Após concluir estudos na Academia Portuense de Belas-Artes, parte em 1873 para Paris, pensionista do Estado em Pintura de Paisagem. Em França pinta em Barbizon, lugar mítico de nascimento do Naturalismo, e em Auvers convive com Daubigny, um dos mestres do movimento.
Expõe no Salon em 1876 e 78. Fixando-se em Roma, viaja com Marques de Oliveira por várias cidades de Itália.

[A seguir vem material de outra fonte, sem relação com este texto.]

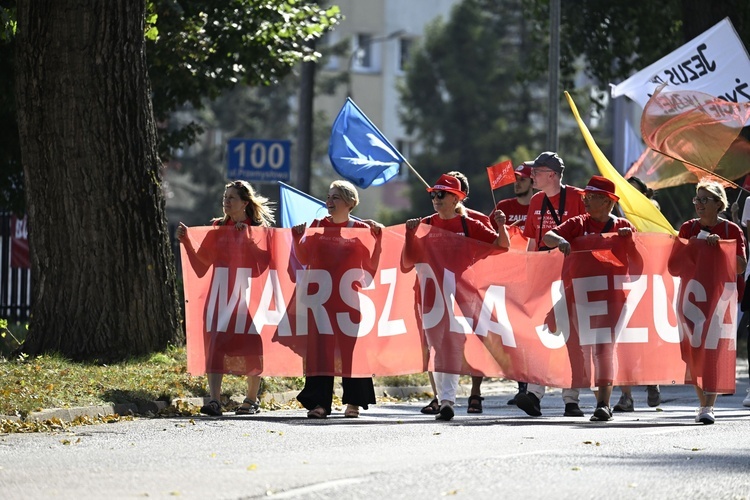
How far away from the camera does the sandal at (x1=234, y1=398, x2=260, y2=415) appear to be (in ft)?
42.1

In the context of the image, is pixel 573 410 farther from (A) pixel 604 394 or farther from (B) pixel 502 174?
(B) pixel 502 174

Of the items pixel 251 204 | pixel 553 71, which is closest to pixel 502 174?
pixel 251 204

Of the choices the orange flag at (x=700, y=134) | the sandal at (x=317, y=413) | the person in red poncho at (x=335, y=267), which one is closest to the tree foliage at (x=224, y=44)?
the person in red poncho at (x=335, y=267)

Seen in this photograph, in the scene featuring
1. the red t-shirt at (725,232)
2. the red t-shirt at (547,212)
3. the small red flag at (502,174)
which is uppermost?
the small red flag at (502,174)

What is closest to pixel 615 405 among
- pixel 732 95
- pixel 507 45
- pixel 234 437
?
pixel 732 95

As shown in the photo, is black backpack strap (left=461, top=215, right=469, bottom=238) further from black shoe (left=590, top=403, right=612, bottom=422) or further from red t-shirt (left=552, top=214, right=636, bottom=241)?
black shoe (left=590, top=403, right=612, bottom=422)

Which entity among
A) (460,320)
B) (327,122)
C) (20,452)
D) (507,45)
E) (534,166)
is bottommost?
(20,452)

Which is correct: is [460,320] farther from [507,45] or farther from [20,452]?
[507,45]

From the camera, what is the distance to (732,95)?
15.3 m

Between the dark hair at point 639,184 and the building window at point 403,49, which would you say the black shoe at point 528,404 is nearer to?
the dark hair at point 639,184

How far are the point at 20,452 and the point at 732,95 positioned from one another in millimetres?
8347

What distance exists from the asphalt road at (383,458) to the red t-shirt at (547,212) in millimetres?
1539

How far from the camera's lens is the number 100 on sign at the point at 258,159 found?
21.7 meters

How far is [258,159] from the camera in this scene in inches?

Em 1879 regressa ao país. As paisagens que apresenta na histórica exposição da Sociedade Promotora das Belas-Artes, em 1880, introduzem a estética naturalista em Portugal. À sua volta, reúne-se um grupo de jovens pintores que se apresenta anualmente nas “Exposições de Quadros Modernos”, e que Columbano celebrizará em 1885 no retrato coletivo O Grupo do Leão.
Nos últimos anos de atividade, desenvolve uma pintura de tipos e costumes regionais, que será explorada, de forma mais exuberante, por Malhoa e Carlos Reis.
De entre as inúmeras obras de Silva Porto expostas no Museu Nacional Soares dos Reis destacamos o óleo sobre tela Colheita – Ceifeiras (na imagem). Esta obra integrou a Doação Honório de Lima (DHL) feita a favor da Câmara Municipal do Porto em 1941.
Elisa Adelaide Bessa Lima, viúva de Eduardo Honório de Lima, em cumprimento da disposição do marido, doou à Câmara Municipal do Porto, em 1941, 21 quadros da autoria de Silva Porto. O conjunto destas 21 obras consta do Inventário Geral do Museu Municipal do Porto de 1938/39, cujo acervo foi depositado no Museu Nacional de Soares dos Reis em 1940/41, conforme o Decreto-Lei 27.879 de 21 julho de 1937.